Teradata - Explain
EXPLAIN command returns the execution plan of parsing engine in English. It can be used with any SQL statement except on another EXPLAIN command. When a query is preceded with EXPLAIN command, the execution plan of the Parsing Engine is returned to the user instead of AMPs.
Examples of EXPLAIN
Consider the table Employee with the following definition.

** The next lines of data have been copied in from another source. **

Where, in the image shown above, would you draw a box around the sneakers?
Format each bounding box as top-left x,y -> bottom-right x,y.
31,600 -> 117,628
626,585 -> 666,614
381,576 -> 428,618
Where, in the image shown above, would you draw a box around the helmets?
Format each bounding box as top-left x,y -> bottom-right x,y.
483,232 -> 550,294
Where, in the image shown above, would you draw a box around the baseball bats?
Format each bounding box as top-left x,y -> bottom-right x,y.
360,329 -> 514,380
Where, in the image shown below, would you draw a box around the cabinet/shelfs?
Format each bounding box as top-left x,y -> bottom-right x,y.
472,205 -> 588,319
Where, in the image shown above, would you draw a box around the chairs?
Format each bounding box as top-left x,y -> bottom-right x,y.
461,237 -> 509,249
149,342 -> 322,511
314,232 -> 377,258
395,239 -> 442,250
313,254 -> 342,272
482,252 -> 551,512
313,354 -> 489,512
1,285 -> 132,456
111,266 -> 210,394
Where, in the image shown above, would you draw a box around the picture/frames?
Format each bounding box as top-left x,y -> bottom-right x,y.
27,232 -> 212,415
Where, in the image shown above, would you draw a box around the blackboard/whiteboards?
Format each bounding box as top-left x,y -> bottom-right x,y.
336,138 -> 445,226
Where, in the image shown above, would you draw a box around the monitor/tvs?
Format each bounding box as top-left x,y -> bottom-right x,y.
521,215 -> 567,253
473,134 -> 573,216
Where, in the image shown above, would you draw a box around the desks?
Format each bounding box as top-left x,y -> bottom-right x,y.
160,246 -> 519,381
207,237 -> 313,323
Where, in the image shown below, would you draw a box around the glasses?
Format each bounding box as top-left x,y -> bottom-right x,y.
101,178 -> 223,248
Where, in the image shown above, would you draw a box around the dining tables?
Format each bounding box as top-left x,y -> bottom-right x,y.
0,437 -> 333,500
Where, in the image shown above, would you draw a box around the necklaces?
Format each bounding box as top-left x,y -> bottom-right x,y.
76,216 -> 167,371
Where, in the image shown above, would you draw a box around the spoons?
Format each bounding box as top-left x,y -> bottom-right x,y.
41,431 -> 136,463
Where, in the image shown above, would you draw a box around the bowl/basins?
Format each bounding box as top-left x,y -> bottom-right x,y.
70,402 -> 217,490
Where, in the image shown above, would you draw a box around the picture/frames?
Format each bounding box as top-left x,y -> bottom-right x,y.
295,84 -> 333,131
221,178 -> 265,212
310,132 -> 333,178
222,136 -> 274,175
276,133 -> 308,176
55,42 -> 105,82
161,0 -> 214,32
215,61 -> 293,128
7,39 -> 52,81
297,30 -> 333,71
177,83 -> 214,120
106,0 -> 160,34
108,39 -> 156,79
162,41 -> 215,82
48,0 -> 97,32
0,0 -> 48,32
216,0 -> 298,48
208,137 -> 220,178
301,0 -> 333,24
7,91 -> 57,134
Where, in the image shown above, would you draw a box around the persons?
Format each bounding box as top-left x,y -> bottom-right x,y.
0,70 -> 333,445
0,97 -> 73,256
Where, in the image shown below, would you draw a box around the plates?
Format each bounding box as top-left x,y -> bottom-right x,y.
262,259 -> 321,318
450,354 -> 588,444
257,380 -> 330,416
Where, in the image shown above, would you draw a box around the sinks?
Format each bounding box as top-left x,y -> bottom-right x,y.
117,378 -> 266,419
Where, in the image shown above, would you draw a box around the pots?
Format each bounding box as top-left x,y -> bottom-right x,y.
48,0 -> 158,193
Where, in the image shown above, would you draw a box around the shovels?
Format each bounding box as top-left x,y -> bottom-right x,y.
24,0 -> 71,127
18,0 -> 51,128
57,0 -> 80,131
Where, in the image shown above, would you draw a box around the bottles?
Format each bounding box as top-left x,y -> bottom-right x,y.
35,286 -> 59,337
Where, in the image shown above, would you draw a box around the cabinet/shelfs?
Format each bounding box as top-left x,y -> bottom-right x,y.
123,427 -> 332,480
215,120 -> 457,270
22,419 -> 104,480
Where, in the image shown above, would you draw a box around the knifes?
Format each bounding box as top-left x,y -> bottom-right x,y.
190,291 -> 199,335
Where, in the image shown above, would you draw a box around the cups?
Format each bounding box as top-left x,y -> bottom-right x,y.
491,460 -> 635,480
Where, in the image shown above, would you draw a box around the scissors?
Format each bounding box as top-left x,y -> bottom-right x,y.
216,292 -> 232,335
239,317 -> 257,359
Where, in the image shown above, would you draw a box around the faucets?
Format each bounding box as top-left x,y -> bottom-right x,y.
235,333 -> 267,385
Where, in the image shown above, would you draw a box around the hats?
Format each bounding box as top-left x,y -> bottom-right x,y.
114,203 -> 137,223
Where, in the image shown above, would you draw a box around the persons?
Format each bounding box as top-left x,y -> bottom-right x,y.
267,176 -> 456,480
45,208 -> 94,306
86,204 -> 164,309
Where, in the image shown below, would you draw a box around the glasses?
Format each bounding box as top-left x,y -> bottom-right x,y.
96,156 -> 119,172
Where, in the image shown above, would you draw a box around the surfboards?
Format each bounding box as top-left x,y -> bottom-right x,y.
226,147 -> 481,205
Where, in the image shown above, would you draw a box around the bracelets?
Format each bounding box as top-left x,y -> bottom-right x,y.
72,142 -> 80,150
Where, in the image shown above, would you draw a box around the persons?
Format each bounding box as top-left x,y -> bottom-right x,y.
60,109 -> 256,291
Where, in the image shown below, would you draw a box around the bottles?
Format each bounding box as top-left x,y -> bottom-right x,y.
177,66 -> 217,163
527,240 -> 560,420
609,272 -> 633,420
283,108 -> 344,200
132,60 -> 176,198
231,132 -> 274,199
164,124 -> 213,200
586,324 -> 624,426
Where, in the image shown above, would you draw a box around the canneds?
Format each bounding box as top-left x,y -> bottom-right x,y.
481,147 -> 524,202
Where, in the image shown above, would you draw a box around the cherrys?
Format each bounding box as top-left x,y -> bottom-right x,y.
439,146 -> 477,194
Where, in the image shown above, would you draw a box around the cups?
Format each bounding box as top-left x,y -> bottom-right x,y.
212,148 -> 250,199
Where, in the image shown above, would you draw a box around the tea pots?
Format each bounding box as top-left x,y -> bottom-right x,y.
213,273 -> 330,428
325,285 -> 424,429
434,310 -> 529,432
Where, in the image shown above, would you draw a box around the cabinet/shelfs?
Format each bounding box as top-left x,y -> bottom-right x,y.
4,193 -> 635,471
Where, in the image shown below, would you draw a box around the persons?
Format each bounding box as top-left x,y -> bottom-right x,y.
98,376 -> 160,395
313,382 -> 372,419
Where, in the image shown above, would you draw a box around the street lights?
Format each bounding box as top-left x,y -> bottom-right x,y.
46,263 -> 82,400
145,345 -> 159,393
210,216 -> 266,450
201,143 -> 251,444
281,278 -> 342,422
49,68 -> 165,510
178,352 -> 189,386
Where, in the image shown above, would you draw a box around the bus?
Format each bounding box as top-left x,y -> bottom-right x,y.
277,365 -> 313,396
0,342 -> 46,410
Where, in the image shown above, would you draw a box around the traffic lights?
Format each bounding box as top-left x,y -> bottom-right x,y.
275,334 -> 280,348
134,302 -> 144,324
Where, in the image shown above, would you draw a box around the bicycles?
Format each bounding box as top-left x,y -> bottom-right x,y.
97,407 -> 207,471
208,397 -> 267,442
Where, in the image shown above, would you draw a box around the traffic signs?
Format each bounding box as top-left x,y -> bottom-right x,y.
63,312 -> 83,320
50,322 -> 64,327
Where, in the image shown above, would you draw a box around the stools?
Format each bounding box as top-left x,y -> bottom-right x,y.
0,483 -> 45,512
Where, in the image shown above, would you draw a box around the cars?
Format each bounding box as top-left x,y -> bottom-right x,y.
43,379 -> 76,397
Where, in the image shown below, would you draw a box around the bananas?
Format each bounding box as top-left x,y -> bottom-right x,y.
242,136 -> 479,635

CREATE SET TABLE EMPLOYEE,FALLBACK ( EmployeeNo INTEGER, FirstName VARCHAR(30), LastName VARCHAR(30), DOB DATE FORMAT 'YYYY-MM-DD', JoinedDate DATE FORMAT 'YYYY-MM-DD', DepartmentNo BYTEINT ) UNIQUE PRIMARY INDEX ( EmployeeNo );
Some examples of EXPLAIN plan are given below.
Full Table Scan (FTS)
When no conditions are specified in the SELECT statement, then the optimizer may choose to use Full Table Scan where each and every row of the table is accessed.
Following is a sample query where the optimizer may choose FTS.
EXPLAIN SELECT * FROM employee;
When the above query is executed, it produces the following output. As can be seen the optimizer chooses to access all AMPs and all rows within the AMP.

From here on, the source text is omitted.